Good source kind names describe the raw record shape, not the product category:
| Better | Too vague |
|---|---|
okta.system_log | okta |
github.repository_event | github |
gcp.audit_log | gcp |
custom.security_event | json |
JSON Pointer paths
path values use JSON Pointer, not JSONPath.
Use:
path: /actor/alternateId
Do not use:
path: $.actor.alternateId
For this raw fixture:
{
"uuid": "okta-evt-001",
"published": "2026-05-26T00:00:00Z",
"actor": {
"id": "00u123",
"alternateId": "alice@example.com"
},
"client": {
"ipAddress": "203.0.113.10"
},
"outcome": {
"result": "SUCCESS"
}
}
These pointers resolve as follows:
| Pointer | Value |
|---|---|
/uuid | okta-evt-001 |
/actor/id | 00u123 |
/actor/alternateId | alice@example.com |
/client/ipAddress | 203.0.113.10 |
/outcome/result | SUCCESS |
Field mapping forms
The keys under spec.fields are target contract field names. The value describes how to create each output field.
Path
Read a value from the raw JSON record.
actor.user.email_addr:
path: /actor/alternateId
required: true
Const
Emit a fixed value.
metadata.vendor:
const: okta
Template
Compose a string from literal text and JSON Pointer placeholders.
raw_event_ref:
template: raw-okta-system-log/{/uuid}
Enum
Map source values to contract values.
status_id:
enum:
path: /outcome/result
values:
SUCCESS: 1
FAILURE: 2
default: 0
The source value is converted to a string key before lookup. If no key matches, default is used when provided.
Coalesce
Try multiple mappings in order and use the first non-null value.
actor.user.email_addr:
coalesce:
- path: /actor/alternateId
- path: /actor/displayName
- const: unknown@example.invalid
Raw passthrough
Preserve the entire raw payload.
raw_payload:
raw: true
Missing values
Use required: true when the target contract or app cannot safely operate without the value.
event_uid:
path: /uuid
required: true
Optional fields can be omitted. To emit null when missing, use:
src_endpoint.ip:
path: /client/ipAddress
on_missing: null
To fail when missing without using required, use:
src_endpoint.ip:
path: /client/ipAddress
on_missing: error
Transforms
Transforms apply after a value is extracted.
| Transform | Current behavior |
|---|---|
string | Converts the value to a string. |
rfc3339_timestamp | Converts the value to a string for timestamp-shaped fields. |
ip_string | Converts the value to a string for IP-shaped fields. |
int | Keeps numeric values or parses integer strings. |
lower | Converts string form to lowercase. |
upper | Converts string form to uppercase. |
Example:
time:
path: /published
transform: rfc3339_timestamp
Tests
Mapping tests are fixture-backed. Each test points to a raw JSON file relative to the mapping file.
tests:
- name: okta-successful-login
input: ../tests/fixtures/okta-successful-login.raw.json
expect:
event_uid: okta-evt-001
status_id: 1
actor.user.email_addr: alice@example.com
m5c test does three things for mapping tests:
- Reads the fixture JSON.
- Applies the mapping.
- Validates the output against the target contract when that contract is present.

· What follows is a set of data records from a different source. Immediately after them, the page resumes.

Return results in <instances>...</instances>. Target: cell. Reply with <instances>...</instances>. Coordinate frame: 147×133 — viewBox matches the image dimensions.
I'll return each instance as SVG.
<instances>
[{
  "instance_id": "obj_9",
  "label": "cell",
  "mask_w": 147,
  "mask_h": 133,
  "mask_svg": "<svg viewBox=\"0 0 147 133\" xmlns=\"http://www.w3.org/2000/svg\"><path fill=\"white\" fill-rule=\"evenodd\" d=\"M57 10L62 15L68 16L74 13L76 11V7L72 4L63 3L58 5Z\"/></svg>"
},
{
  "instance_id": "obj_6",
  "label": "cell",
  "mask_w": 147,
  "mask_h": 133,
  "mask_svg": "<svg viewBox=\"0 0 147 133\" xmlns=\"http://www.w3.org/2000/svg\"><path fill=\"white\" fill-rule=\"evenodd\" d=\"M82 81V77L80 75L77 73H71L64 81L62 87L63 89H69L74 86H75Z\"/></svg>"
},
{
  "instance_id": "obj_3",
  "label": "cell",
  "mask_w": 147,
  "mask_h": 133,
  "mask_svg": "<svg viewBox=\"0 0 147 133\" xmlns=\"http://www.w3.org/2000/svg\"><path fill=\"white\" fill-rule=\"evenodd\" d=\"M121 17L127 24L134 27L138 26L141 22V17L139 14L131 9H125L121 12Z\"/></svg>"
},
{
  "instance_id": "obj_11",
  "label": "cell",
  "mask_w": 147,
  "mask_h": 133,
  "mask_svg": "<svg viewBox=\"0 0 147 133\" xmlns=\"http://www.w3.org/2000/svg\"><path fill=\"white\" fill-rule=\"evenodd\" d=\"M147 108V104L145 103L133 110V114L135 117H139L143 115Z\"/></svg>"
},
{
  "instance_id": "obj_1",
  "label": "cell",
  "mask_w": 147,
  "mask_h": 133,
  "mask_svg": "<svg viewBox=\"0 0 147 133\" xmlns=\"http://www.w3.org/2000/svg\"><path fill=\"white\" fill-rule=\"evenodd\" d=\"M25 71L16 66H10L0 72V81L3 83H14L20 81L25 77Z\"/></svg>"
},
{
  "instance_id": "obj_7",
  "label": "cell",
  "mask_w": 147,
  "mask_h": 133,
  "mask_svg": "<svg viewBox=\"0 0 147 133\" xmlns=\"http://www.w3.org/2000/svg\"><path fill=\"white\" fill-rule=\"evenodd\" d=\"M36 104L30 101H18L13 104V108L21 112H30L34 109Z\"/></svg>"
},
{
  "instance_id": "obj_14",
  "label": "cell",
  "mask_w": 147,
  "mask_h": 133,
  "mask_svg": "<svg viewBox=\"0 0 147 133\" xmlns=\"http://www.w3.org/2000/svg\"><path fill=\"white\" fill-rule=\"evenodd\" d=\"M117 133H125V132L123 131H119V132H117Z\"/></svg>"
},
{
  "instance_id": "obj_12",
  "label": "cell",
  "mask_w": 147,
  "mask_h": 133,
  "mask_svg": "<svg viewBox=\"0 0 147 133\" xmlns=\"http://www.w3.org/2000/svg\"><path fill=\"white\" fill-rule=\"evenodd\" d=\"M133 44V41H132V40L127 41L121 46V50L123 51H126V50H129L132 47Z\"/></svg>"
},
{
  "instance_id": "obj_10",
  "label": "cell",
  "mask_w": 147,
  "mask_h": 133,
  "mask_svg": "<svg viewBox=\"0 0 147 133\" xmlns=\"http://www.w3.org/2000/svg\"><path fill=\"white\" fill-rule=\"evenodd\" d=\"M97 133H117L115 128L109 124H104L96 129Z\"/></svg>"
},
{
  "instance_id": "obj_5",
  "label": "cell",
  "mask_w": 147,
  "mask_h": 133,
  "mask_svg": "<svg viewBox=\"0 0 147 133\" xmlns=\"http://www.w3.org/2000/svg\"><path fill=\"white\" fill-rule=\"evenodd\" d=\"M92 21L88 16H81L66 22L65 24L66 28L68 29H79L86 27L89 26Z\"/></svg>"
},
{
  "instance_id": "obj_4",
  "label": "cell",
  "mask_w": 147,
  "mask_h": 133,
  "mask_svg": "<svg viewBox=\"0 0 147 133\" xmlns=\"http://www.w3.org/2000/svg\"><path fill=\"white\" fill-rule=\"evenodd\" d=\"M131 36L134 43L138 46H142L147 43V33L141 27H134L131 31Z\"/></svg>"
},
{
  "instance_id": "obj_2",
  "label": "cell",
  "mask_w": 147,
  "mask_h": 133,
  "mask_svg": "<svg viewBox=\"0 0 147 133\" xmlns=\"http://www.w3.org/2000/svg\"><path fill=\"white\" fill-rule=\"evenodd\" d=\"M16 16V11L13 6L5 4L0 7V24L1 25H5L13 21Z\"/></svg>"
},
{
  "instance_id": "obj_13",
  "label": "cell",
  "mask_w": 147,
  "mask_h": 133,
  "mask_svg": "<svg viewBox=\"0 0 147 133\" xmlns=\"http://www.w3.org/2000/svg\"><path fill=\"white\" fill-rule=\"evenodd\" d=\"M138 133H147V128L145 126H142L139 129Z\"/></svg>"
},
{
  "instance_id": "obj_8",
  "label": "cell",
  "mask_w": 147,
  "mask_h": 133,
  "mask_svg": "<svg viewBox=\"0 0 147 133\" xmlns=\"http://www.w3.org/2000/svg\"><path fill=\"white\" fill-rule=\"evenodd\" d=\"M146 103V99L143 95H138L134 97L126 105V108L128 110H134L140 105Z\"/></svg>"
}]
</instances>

- Checks every field listed under
expect.
Run tests with:
m5c test apps/security-analytics --workspace --format json
The report includes mapping test counts and failures. Use mapping tests to catch source drift before package lowering or deployment.
Lowering
During m5c lower, mappings are rendered into inspectable SQL projections and generated bundle resources. For the example above, source.kind: okta.system_log produces generated SQL over the relation okta_system_log.
SELECT
json_value(raw_payload, '$.uuid') AS "event_uid",
json_value(raw_payload, '$.published') AS "time",
json_value(raw_payload, '$.actor.alternateId') AS "actor.user.email_addr"
FROM okta_system_log
If source.kind is omitted, generated SQL uses raw_payloads:
FROM raw_payloads
Generated SQL assumes the raw relation has a JSON column named raw_payload.
Run lowering with:
m5c lower apps/security-analytics --dev --out lowered
Then inspect:
lowered/generated/sql/
lowered/generated/bundles/
Validate and test workflow
Use this loop while authoring:
m5c validate apps/security-analytics --workspace --offline
m5c test apps/security-analytics --workspace
m5c lower apps/security-analytics --dev --out /tmp/m5c-lowered
If a mapping test fails, inspect:
- the fixture path;
- JSON Pointer spelling;
- required fields;
- enum source values and defaults;
- target contract field names and types.
Common mistakes
| Mistake | Fix |
|---|---|
Using $.field JSONPath syntax | Use JSON Pointer: /field. |
Setting source.kind: okta | Use a record-shape name such as okta.system_log. |
Assuming source.kind selects a connector | Put connector/provider information in DataModule; mappings normalize raw records. |
| Mapping to fields not present in the target contract | Update the target contract or correct the field name. |
Marking too many fields as required | Require only fields the app needs to function correctly. |
| Forgetting fixture tests | Add tests for success, failure, missing-field, and source-drift examples. |
| Committing generated SQL as source of truth | Commit mapping source; treat lowered SQL as generated output unless deliberately promoted. |
Best practices
- Start from the contract and map only fields the app actually uses.
- Keep one mapping focused on one raw record shape.
- Use stable target field names from the contract.
- Prefer contract enum values over raw vendor strings.
- Use
source.kindvalues that will make generated SQL readable. - Add at least one fixture per important source variant.
- Run validate, test, and lower before publishing a package.